We recently added some machines running windows server 2019, and the latest windows updates appear to have broken the way calamari logs in to private docker image registries.

From what I’ve been able to figure out, it seems like the docker command is writing to stderr, which is now causing powershell to throw an exception, and the deploy step fails.

In attempt to reproduce this in the simplest form, I’ve run the following script on 2 different windows server 2019 machines, one with a slightly newer version of powershell (and I don’t believe there are any other significant differences). You can see the result in the attached image.

(Get-CimInstance Win32_OperatingSystem).version;
$PSVersionTable.PSVersion;
echo "my_secret" | docker login --username octo_user --password-stdin ***.azurecr.io

This problem is much worse with scripts that attempt to run any docker-compose commands, since it writes to stderr even for saying that services are up to date. I’ve been having a hard time trying to find a good work around for this issue, beyond running docker commands via a segregated command block with the error action set to silently continue (which of course will hide any actual errors that might happen). Even attempting to pipe stderr to stdout doesn’t work because of its own unrelated quirk.

Any suggestions?

(Roy Wallace) #3

Hi Michael,

Thanks for those simple steps to reproduce. I think you got pretty close here! Could you please try this tweak to your minimal script?
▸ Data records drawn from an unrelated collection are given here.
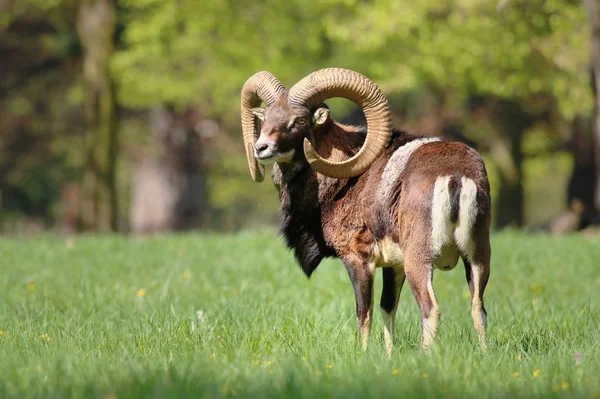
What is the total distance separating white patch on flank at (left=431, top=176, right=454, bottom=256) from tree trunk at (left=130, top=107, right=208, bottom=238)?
2254 cm

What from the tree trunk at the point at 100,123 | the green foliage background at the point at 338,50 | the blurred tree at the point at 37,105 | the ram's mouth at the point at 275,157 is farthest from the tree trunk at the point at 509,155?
the ram's mouth at the point at 275,157

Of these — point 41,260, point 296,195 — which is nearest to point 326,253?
point 296,195

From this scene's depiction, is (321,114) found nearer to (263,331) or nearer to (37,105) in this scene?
(263,331)

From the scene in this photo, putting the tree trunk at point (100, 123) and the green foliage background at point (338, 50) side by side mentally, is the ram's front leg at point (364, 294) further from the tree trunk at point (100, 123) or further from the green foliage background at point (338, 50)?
the tree trunk at point (100, 123)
(Get-CimInstance Win32_OperatingSystem).version;
$PSVersionTable.PSVersion;
echo "my_secret" | cmd /c "docker login --username octo_user --password-stdin ***.azurecr.io 2>&1"
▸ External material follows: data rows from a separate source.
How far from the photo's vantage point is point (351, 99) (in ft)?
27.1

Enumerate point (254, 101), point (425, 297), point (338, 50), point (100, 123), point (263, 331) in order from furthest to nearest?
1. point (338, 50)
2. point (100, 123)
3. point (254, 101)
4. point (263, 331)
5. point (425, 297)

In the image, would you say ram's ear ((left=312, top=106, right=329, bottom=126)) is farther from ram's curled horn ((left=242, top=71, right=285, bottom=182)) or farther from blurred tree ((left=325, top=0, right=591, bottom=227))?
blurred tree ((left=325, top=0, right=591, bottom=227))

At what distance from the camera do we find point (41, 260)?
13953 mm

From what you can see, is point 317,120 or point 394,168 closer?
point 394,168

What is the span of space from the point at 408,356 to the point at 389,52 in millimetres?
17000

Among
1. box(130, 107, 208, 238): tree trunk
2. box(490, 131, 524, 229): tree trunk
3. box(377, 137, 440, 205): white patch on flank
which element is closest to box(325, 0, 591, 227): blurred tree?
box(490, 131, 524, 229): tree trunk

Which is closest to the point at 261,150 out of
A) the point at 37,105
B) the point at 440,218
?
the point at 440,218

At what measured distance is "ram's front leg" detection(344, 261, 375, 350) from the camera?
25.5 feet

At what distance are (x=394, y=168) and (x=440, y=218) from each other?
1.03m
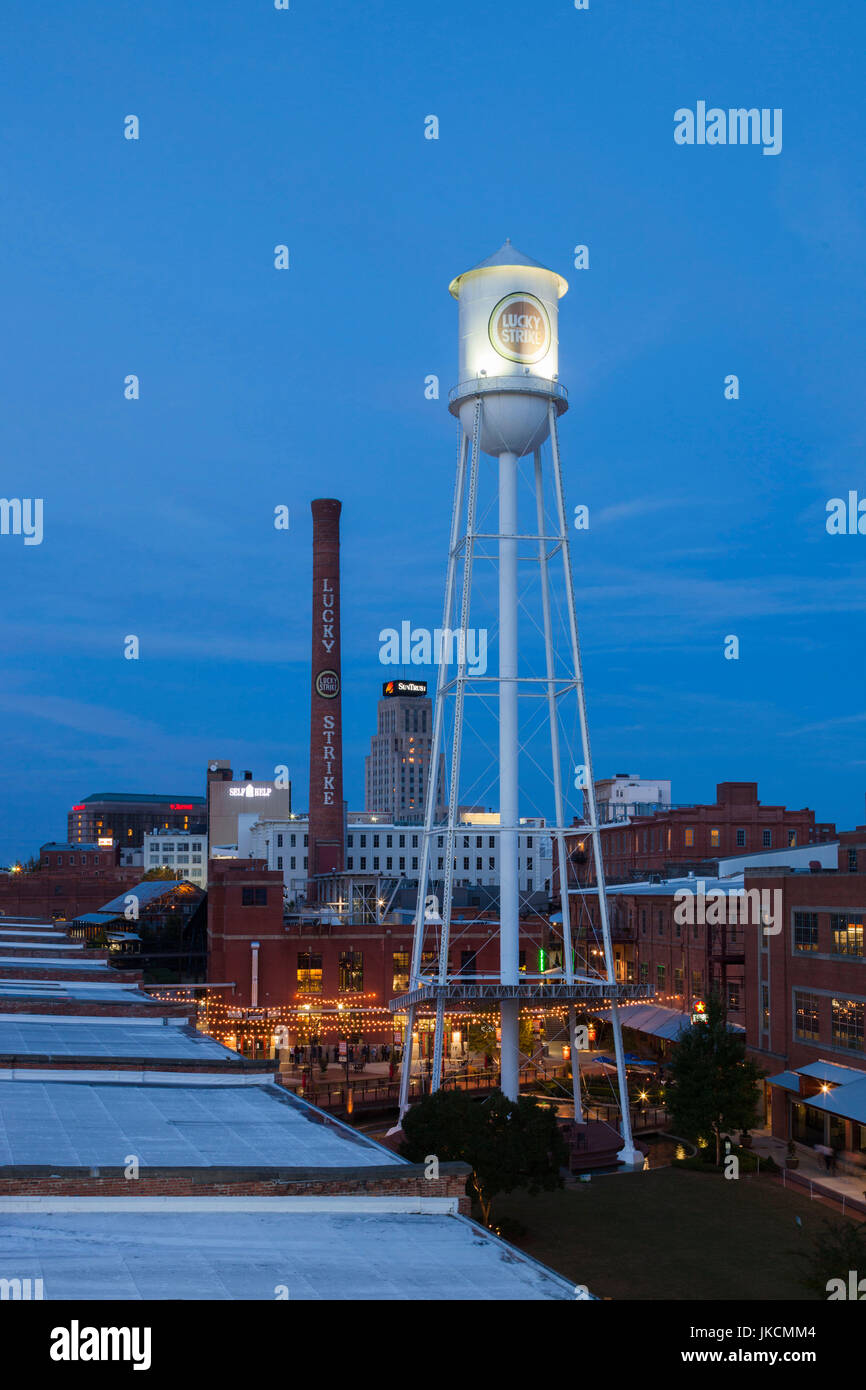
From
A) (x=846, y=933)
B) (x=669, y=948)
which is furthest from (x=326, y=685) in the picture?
(x=846, y=933)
The PowerShell quirk that you mentioned is annoying, but hopefully the tweak above is enough to get that output sent over to stdout and get you back up and running.
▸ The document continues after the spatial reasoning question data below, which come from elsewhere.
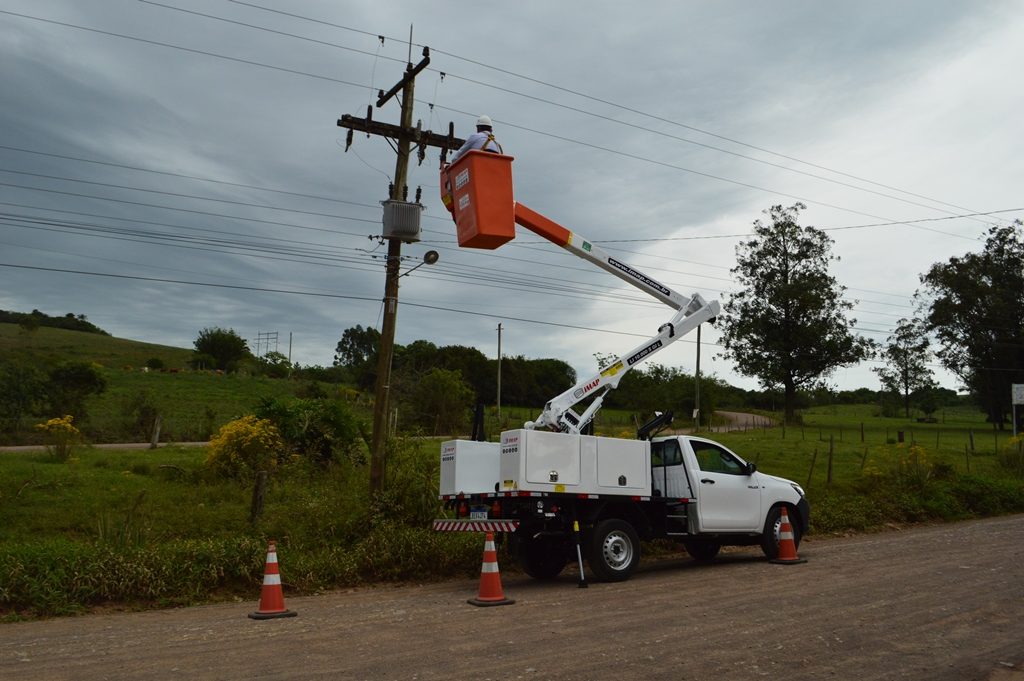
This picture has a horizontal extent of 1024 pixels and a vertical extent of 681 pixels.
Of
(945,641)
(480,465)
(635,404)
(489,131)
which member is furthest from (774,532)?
(635,404)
Please let us know how you go with that, or if there’s anything else we can help with.

Thanks,
Roy

(michael) #4

Yes, using cmd /c does infact work to prevent the error. I ended up going with something similar, but trying to keep it all as powershell:

Powershell -NoLogo -NonInteractive -Command {
	param([string] $composeFolder)
    $ErrorActionPreference = "SilentlyContinue";
    Write-Host "Starting containers";
    docker-compose -f $composeFolder\docker-compose.yaml up -d 2>&1
    exit 0;
} -args $composeFolder

I went with writing it as a docker compose file so it would be easier to maintain this way. Attempting to resolve the problem with these work-arounds makes it so we can’t use the actual steps built in to Octopus, which I would prefer over creating my own scripts.